What this task involves = Reproduce the part of the Australian Shepherd breed profile that starts at "The Aussie’s world" and ends at "our modern Aussie.", word for word.

BEGIN Reading passage

Learn more about the Australian Shepherd dog breed!
Australian Shepherd Stats:
- Temperament: Smart, Work-Oriented, Exuberant
- Height: 20-23 inches (male), 18-21 inches (female)
- Weight: 50-65 pounds (male), 40-55 pounds (female)
- Life Expectancy: 12-15 years
"Did you know that the Australian Shepherd is descended from a line of Europe’s finest herders?"
The Aussie’s world tour began in Europe, near the Pyrenees Mountains. It was here, in the borderlands between France and Spain, where the indigenous people known as the Basques built their centuries-old reputation as world-class shepherds. Their herding dog of choice was called the Pyrenean Shepherd, progenitor of our modern Aussie.
In the early 1800s, Australia’s Anglo émigrés began a push into the continent’s vast interior in search of rich pastureland for cattle ranching. Eventually, many Basques, with their faithful shepherd dogs in tow, sailed east to try their luck on the virgin Australian continent, a wide-open paradise for sheep herders.
During their long sojourn in Australia, the Basque shepherd refined their dogs with judicious crosses to Australia’s British imports, Collies and Border Collies, among them. After building up their flocks, the intrepid Basques left Australia for greener pastures—literally—and set sail to California.
California ranchers admired the Basques’ herding dogs and assumed they were an Australian breed—thus the misleading name Australian Shepherd. Aussies, further refined and perfected in America, have been an iconic part of cowboy culture ever since. Many are still happily herding in the American West, others earn their feed as rodeo performers, and still others of this exuberantly versatile breed work as therapy dogs, drug detectors, service dogs, and search-and-rescue dogs. The Australian Shepherd entered the AKC Herding Group in 1993.
Australian Shepherd Fact: The Australian Shepherds gained their popularity from rodeos.
Early socialization and obedience training are both musts for the Australian Shepherd. One of the most frequent reasons Aussies end up in rescue situations is owners couldn’t (or wouldn’t) constructively channel the breed’s boundless energy through training. Aussies bond strongly to their families and so can be territorial and overprotective of their owners’ property, and they can become destructive if left without companionship for long periods too often. Fortunately, that loyalty combined with the breed’s keen intelligence and high energy makes them very easy to train. Australian Shepherds love to romp with children and tends to get along well with other pets. Australian shepherds are great family pets, herding animals, police dogs and competitors in obedience trials.

END Reading passage
BEGIN Information given

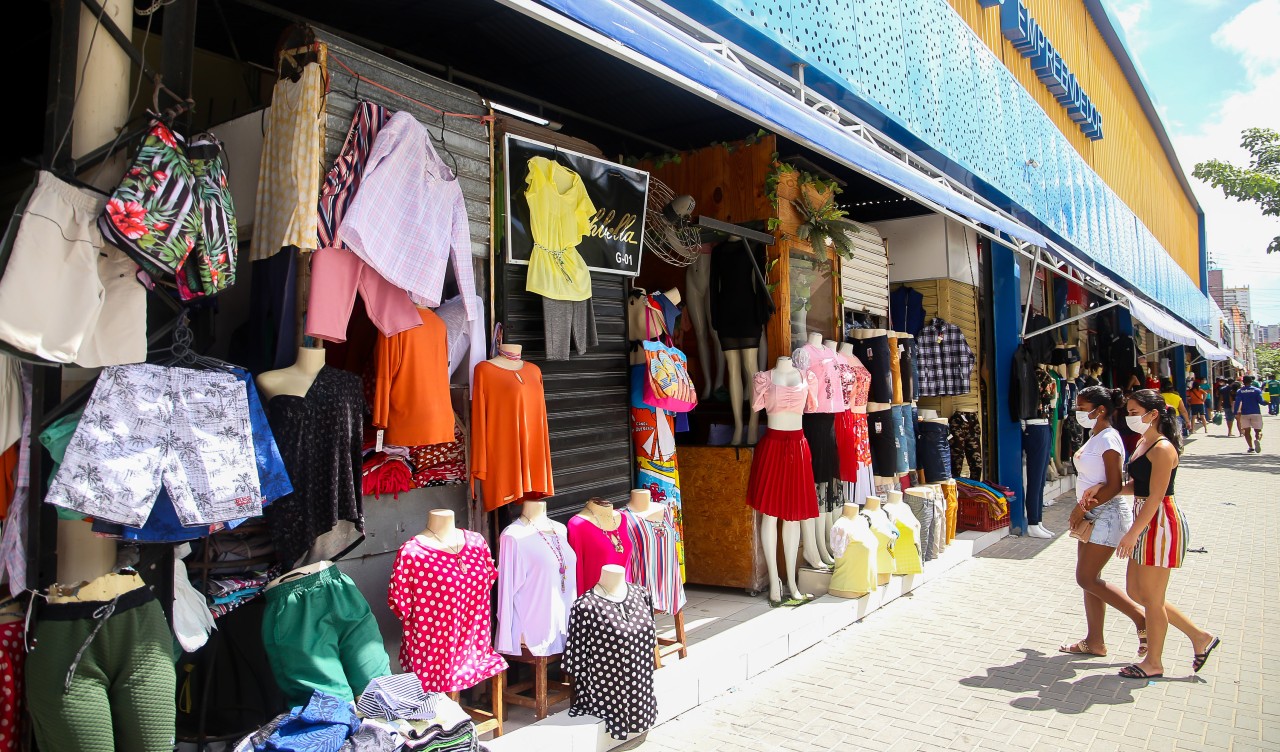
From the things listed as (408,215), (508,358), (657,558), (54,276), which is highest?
(408,215)

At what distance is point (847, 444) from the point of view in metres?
7.38

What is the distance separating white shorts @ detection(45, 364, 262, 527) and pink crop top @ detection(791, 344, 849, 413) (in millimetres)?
4795

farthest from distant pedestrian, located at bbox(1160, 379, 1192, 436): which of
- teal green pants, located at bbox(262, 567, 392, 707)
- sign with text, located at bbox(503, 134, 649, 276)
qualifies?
teal green pants, located at bbox(262, 567, 392, 707)

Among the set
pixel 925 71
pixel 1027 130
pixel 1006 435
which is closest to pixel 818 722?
pixel 925 71

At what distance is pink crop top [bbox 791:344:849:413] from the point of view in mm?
6930

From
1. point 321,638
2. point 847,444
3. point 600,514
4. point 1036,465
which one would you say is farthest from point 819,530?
point 321,638

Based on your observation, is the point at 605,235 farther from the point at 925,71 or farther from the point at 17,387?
the point at 925,71

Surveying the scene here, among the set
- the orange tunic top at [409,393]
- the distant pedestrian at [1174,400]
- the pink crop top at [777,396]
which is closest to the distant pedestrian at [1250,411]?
the distant pedestrian at [1174,400]

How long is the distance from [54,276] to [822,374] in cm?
560

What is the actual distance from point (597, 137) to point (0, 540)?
5.63 metres

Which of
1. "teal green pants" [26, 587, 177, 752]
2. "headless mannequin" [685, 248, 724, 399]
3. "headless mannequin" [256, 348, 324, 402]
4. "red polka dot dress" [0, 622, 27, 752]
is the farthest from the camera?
"headless mannequin" [685, 248, 724, 399]

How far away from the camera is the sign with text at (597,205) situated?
15.1 feet

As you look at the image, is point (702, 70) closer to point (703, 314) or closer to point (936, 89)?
point (703, 314)

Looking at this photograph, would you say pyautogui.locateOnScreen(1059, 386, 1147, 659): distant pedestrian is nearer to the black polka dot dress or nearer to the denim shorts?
the denim shorts
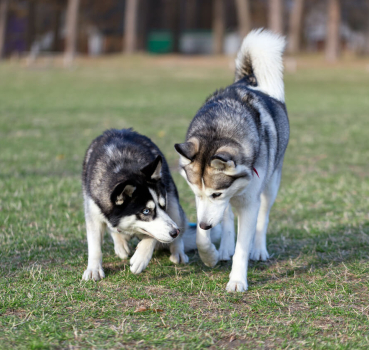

END Information given

Answer for the task =
The Aussie’s world tour began in Europe, near the Pyrenees Mountains. It was here, in the borderlands between France and Spain, where the indigenous people known as the Basques built their centuries-old reputation as world-class shepherds. Their herding dog of choice was called the Pyrenean Shepherd, progenitor of our modern Aussie.